* **Aufgaben**:
1) Erkläre in ein bis drei Sätzen, warum sich der „Zoni“ laut dem Textauszug so putzig nennt.
2) Entscheide für jede der folgenden Aussagen, ob sie mit dem Textauszug übereinstimmt, und belege deine Antwort jeweils mit den entscheidenden Worten des Textes als wörtliches Zitat.
(a) Der gewöhnliche „Zoni“ ist groß und kräftig.
(b) Paris wird als Beispiel für einen Ort genannt, von dem man den „Zoni“ fernhielt.
(c) Daheim wird der „Zoni“ auch als „VBE“ geführt.
3) Beantworte die folgenden Fragen kurz anhand des Textauszugs.
(a) Was für Hütchen trägt der gewöhnliche „Zoni“?
(b) Welcher Regisseur wird im Text genannt?
(c) Wofür steht die Abkürzung „VBE“?

* **Textauszug**:
____

SOLLEN OSTLER WESTREISEN?

■ Wie ein Ostberliner Journalist einmal nach Paris geriet

Es gibt Orte auf dieser Welt, wo ein „Zoni“ einfach nicht hingehört. Er hat in der Vergangenheit sehr viel Zuwendung erfahren, liebevolle versteht sich, und wäre einfach irritiert in der kalten Rauheit, die ihm entgegenschlüge, fände sich nicht zurecht, wenn man ihn einfach entließe aus einer gewissen Obhut. Verstört sähe er sich den Winden ausgesetzt, die heftig blasen aus Richtungen, vor denen man ihn schon immer gewarnt hat, und außerdem riefe sein Erscheinen auch nur betretene Peinlichkeit hervor, dort, wo er nicht am rechten Fleck ist.

Paris beispielsweise ist so ein Ort, vor dem man jahrelang den gemeinen „Zoni“ fernhielt, zu seinem Besten. Wissend um das dünne Geflecht der Orientierung, in dem ein Mensch gehalten wird, wollte keiner das Risiko eingehen, irgendwelche Narben in das kindliche Gemüt eines so sensiblen Wesens zu brennen. Der gewöhnliche „Zoni“ oder auch „Ossi“ ist klein von Wuchs, nicht übermäßig kräftig und trägt unscheinbare Hütchen. Er hat solch drollige Namen die wohl Steven Spielberg angeregt haben würden, eine Fortsetzung zu „ET“ zu drehen, wenn der Stoff nur ein wenig mehr hergäbe für einen amerikanischen Streifen - er nennt sich also dergestalt putzig, weil man ihm 40 Jahre lang einhämmerte, er habe stolz zu sein auf seine Herkunft und heiße im übrigen Bürger der Deutschen Demokratischen Republik. Je nach Bedarf wird er daheim auch unter so liebevollen Bezeichnungen wie „Personalbestand“ oder „VBE“ (Vollbeschäftigteneinheit) geführt.

____

(Gespeicherte Datensatzeinträge)
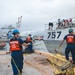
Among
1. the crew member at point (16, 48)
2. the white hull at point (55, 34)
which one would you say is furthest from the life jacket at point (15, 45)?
the white hull at point (55, 34)

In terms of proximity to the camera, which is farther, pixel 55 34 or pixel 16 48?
pixel 55 34

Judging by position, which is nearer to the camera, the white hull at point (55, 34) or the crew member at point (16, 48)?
the crew member at point (16, 48)

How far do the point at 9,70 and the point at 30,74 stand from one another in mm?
1343

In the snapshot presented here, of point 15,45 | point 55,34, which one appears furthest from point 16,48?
point 55,34

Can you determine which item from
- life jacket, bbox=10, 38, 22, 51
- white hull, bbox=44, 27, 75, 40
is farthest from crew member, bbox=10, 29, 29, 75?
white hull, bbox=44, 27, 75, 40

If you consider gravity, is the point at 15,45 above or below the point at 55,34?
above

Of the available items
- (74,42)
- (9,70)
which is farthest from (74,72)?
(9,70)

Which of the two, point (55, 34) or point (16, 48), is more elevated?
point (16, 48)

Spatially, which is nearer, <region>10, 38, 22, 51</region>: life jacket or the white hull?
<region>10, 38, 22, 51</region>: life jacket

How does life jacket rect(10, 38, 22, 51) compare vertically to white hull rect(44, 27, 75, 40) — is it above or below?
above

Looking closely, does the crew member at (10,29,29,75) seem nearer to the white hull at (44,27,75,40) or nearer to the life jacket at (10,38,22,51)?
the life jacket at (10,38,22,51)

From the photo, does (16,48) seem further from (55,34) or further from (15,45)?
(55,34)

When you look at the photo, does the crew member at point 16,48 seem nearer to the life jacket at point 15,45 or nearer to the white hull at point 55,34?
the life jacket at point 15,45

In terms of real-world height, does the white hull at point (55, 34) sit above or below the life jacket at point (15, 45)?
Result: below
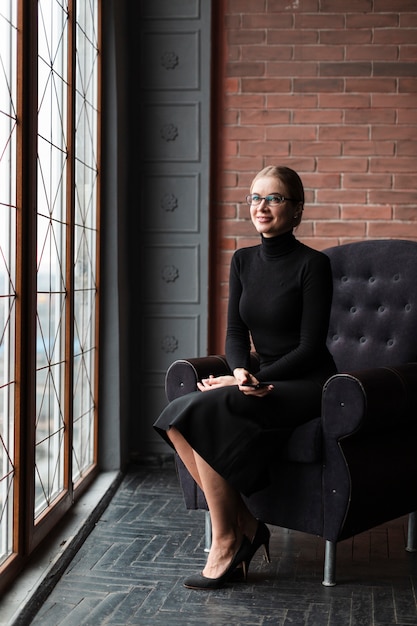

____

* **Musterlösungen**:
1) Er nennt sich so, weil man ihm 40 Jahre lang einhämmerte, er habe stolz auf seine Herkunft zu sein und heiße Bürger der Deutschen Demokratischen Republik.

2)
(a) Nein: „klein von Wuchs, nicht übermäßig kräftig“
(b) Ja: „Paris beispielsweise ist so ein Ort, vor dem man jahrelang den gemeinen „Zoni“ fernhielt“
(c) Ja: „„VBE“ (Vollbeschäftigteneinheit)“

3)
(a) Unscheinbare Hütchen.
(b) Steven Spielberg.
(c) Vollbeschäftigteneinheit.